Rapid7 continues to track the impact of CVE-2023-34362, the critical zero-day vulnerability in the MOVEit Transfer solution (severity rating of 9.8). It allows for easy SQL injection, which usually results in unauthorized access to sensitive data (passwords, credit card details, PII, PHI, etc.).

All MOVEit Transfer versions before May 31, 2023 are vulnerable to CVE-2023-34362, and all MOVEit Transfer versions before June 9, 2023 are vulnerable to CVE-2023-35036. Patches are now available and need to be applied.

Initially, the MOVEit breach was reported by a small handful of companies, as current regulations require the reporting of certain breaches within 60 days of discovery. Today, we are up to 383 organizations reporting, impacting 20,421,414 individuals, across schools (70), and International (31) and US (20) public sector operations.

Some of the organizations impacted provide services to other organizations, so the stats are likely to increase significantly as those organizations start to file notifications. For example, the National Student Clearinghouse, which was breached, partners with more than 3,500 schools in the U.S. and each of those schools would likely be impacted. 

The reverse network effect in many MOVEit incidents is extremely complex, with some organizations being impacted because they used a vendor which used a contractor which used a subcontractor which used MOVEit. Some organizations have had MOVEit exposure via multiple vendors, with most schools having 4 or more through their use of common vendor products.

This incident has a very long tail and will undoubtedly be extremely costly. Beyond remediation, organizations and their insurers will need to provide credit monitoring to individuals and will surely face multiple lawsuits. Additionally, there is the very real potential for the stolen data to be used in spear phishing, BEC scams, etc., in turn, acting as an enabler for many other assaults.

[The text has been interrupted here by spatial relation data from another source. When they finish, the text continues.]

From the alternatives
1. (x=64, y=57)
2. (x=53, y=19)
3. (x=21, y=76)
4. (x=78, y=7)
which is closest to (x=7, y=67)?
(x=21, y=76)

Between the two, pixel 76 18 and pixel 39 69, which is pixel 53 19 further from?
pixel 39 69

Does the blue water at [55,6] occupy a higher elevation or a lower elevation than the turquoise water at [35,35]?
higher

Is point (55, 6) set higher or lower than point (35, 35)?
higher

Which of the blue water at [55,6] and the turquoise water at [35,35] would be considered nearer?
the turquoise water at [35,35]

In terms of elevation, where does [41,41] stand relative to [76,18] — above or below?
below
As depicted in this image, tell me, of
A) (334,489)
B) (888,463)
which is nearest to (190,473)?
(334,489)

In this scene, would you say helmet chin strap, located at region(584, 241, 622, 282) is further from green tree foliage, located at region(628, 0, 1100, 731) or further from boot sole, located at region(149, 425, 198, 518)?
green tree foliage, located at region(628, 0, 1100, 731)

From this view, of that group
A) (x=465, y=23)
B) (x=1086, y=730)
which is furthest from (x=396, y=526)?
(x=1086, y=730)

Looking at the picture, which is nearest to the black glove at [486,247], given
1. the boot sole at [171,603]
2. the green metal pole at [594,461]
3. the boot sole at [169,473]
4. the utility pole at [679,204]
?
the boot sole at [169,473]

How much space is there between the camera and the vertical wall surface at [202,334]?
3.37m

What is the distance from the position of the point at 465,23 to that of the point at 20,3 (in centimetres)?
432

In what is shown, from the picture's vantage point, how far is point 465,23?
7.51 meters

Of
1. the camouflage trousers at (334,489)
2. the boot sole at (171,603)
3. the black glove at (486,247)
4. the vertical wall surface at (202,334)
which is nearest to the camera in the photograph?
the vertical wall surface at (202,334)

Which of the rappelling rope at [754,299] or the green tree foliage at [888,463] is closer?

There are lots of cool companies, many of which, like Netography, Morphisec and Vectra AI that I try to showcase on our Podcast https://cybered.io/podcast/ every week that can foil breach attempts like this one. Some are owned by Cisco (ArmorBlox and Oort), some by Zscaler (Smokescreen), but regardless, if folks aren’t using these tools for self-defense, they will have a hard time explaining to the FTC and the SEC why they should be treated as victims.

Weak software is a problem. It didn’t begin with SolarWinds and Accellion and it won’t end with MOVEit. The entire eco-system is built on assumptive preclusions, and human dependencies and it is past time we stop and start over.